For parts (b) and (c), the whole triangle must be partitioned into exactly $1000$ large triangles. A useful observation is that if a triangulation into $N$ large triangles exists and one triangle in it has a side longer than $2$, that triangle can be subdivided into two large triangles, increasing the count to $N+1$. Thus it suffices to construct one triangulation and show that the increment operation can be repeated indefinitely.
For side $3$, the margin above $2$ is only $1$, but the same operation still works. An equilateral triangle of side $3$ itself is large and has side longer than $2$. Repeatedly subdividing one triangle near a vertex leaves a descendant with a side still exceeding $2$. Hence arbitrarily large numbers of triangles can be produced even in the side-$3$ case.
The delicate point is to formulate a subdivision operation that preserves triangulations and can be iterated indefinitely.
Problem Understanding
We are given an equilateral triangle. A triangle is called large if each of its three sides is strictly greater than $1$ cm.
For the equilateral triangle of side $5$ cm we must prove three existence statements. First, it is possible to cut out $1000$ large triangles from it. Second, the entire triangle can be dissected into $1000$ large triangles. Third, it can be triangulated into $1000$ large triangles. Finally, analogous constructions are required for an equilateral triangle of side $3$ cm.
This is a Type D problem. We must construct suitable subdivisions and verify that every resulting triangle is large.
The core difficulty is to obtain exactly $1000$ triangles while maintaining the lower bound $1$ on every side. The essential idea is to find an operation that increases the number of triangles by one and can be repeated indefinitely.

━━━━

-- REQUIRED TASK A --
Count the lines in the rows below that contain the string "instances", treating case as significant. Reply with the number alone.

-- DATA ENTRIES --
━━━━

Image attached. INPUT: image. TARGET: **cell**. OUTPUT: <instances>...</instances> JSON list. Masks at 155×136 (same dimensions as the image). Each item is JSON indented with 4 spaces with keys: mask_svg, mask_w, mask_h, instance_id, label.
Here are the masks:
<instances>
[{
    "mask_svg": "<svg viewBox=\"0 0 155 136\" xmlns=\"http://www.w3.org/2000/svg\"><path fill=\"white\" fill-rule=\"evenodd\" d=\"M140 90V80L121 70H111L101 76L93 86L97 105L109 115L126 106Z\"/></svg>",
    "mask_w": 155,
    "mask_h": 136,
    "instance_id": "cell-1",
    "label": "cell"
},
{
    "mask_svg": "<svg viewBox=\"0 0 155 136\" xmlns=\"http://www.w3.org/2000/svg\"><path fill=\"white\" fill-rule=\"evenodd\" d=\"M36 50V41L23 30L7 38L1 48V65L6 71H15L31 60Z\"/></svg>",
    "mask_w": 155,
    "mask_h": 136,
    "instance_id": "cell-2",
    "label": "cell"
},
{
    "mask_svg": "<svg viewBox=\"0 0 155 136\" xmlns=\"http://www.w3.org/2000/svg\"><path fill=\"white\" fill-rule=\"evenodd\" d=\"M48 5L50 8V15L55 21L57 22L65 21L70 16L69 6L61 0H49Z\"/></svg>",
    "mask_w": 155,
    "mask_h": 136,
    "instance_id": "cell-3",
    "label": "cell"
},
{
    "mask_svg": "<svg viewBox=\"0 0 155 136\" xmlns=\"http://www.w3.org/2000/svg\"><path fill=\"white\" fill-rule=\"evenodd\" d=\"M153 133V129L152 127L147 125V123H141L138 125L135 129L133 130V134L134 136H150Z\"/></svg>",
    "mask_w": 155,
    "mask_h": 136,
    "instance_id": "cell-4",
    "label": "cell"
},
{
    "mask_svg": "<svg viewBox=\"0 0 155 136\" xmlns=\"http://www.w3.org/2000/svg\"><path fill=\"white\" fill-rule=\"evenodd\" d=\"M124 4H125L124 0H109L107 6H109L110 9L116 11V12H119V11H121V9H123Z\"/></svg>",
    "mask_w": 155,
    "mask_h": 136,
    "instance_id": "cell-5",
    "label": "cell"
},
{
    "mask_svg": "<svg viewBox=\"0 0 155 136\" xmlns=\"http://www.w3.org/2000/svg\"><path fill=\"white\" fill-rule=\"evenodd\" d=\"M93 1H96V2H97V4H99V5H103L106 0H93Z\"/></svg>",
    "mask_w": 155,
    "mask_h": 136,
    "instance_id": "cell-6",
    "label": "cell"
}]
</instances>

━━━━

-- REQUIRED TASK B --
Copy out the whole passage on large triangles, word for word.

-- RESULT A --
3

-- RESULT B --
For parts (b) and (c), the whole triangle must be partitioned into exactly $1000$ large triangles. A useful observation is that if a triangulation into $N$ large triangles exists and one triangle in it has a side longer than $2$, that triangle can be subdivided into two large triangles, increasing the count to $N+1$. Thus it suffices to construct one triangulation and show that the increment operation can be repeated indefinitely.
For side $3$, the margin above $2$ is only $1$, but the same operation still works. An equilateral triangle of side $3$ itself is large and has side longer than $2$. Repeatedly subdividing one triangle near a vertex leaves a descendant with a side still exceeding $2$. Hence arbitrarily large numbers of triangles can be produced even in the side-$3$ case.
The delicate point is to formulate a subdivision operation that preserves triangulations and can be iterated indefinitely.
Problem Understanding
We are given an equilateral triangle. A triangle is called large if each of its three sides is strictly greater than $1$ cm.
For the equilateral triangle of side $5$ cm we must prove three existence statements. First, it is possible to cut out $1000$ large triangles from it. Second, the entire triangle can be dissected into $1000$ large triangles. Third, it can be triangulated into $1000$ large triangles. Finally, analogous constructions are required for an equilateral triangle of side $3$ cm.
This is a Type D problem. We must construct suitable subdivisions and verify that every resulting triangle is large.
The core difficulty is to obtain exactly $1000$ triangles while maintaining the lower bound $1$ on every side. The essential idea is to find an operation that increases the number of triangles by one and can be repeated indefinitely.